- **AUFGABENSTELLUNG**:
Schreiben Sie den folgenden Interviewtext über Gesa Krause vollständig und ohne jede Änderung ab.

| Interview

Gesa Krause: "Zweimal Gold war insgeheim mein Ziel"

© Theo Kiefner
Mit ihrem Gold-Double bei der Hallen-DM in Leipzig hat sich Hindernis-Spezialistin Gesa Krause (Silvesterlauf Trier) nur neun Monate nach der Geburt ihrer Tochter Lola eindrucksvoll auf nationaler Bühne zurückgemeldet. Im Interview spricht sie über Mehrfachbelastung, den Alltag als Mama und Spitzensportlerin sowie über ihre Ziele für den Olympiasommer.
Jane Sichting

Gesa Krause, herzlichen Glückwunsch zu Ihren Titeln über 1.500 und 3.000 Metern. Auf beiden Strecken sind Sie nicht zu Hause, dennoch haben Sie sich gegen die Spezialistinnen durchgesetzt. Welches Gefühl überwiegt gerade – eher die Freude, die Erleichterung oder etwas ganz anderes?

- **BEREITGESTELLTE EINTRÄGE**:
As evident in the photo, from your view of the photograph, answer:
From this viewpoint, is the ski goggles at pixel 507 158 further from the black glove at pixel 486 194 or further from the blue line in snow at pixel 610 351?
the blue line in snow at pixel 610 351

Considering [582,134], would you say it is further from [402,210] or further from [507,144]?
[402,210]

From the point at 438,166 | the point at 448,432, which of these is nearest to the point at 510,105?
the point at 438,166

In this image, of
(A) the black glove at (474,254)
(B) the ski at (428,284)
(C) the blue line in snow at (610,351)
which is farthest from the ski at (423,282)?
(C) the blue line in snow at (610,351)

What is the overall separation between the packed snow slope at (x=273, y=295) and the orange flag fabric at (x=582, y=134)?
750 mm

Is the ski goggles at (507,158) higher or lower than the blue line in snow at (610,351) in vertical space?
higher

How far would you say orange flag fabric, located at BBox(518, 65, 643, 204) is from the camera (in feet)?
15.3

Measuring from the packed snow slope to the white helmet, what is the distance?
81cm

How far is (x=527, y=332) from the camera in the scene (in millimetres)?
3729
...
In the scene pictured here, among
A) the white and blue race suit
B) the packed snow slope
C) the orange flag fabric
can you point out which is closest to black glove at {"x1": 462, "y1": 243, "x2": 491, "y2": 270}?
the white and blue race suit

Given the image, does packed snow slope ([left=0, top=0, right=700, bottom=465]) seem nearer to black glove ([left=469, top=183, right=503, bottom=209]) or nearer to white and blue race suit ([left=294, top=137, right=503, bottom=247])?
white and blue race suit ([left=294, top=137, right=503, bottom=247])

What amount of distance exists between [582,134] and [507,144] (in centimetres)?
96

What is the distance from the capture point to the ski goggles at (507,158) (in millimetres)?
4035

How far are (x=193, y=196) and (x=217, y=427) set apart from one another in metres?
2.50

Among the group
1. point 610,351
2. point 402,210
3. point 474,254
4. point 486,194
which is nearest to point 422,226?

- **LÖSUNG DER AUFGABE**:
| Interview

Gesa Krause: "Zweimal Gold war insgeheim mein Ziel"

© Theo Kiefner
Mit ihrem Gold-Double bei der Hallen-DM in Leipzig hat sich Hindernis-Spezialistin Gesa Krause (Silvesterlauf Trier) nur neun Monate nach der Geburt ihrer Tochter Lola eindrucksvoll auf nationaler Bühne zurückgemeldet. Im Interview spricht sie über Mehrfachbelastung, den Alltag als Mama und Spitzensportlerin sowie über ihre Ziele für den Olympiasommer.
Jane Sichting

Gesa Krause, herzlichen Glückwunsch zu Ihren Titeln über 1.500 und 3.000 Metern. Auf beiden Strecken sind Sie nicht zu Hause, dennoch haben Sie sich gegen die Spezialistinnen durchgesetzt. Welches Gefühl überwiegt gerade – eher die Freude, die Erleichterung oder etwas ganz anderes?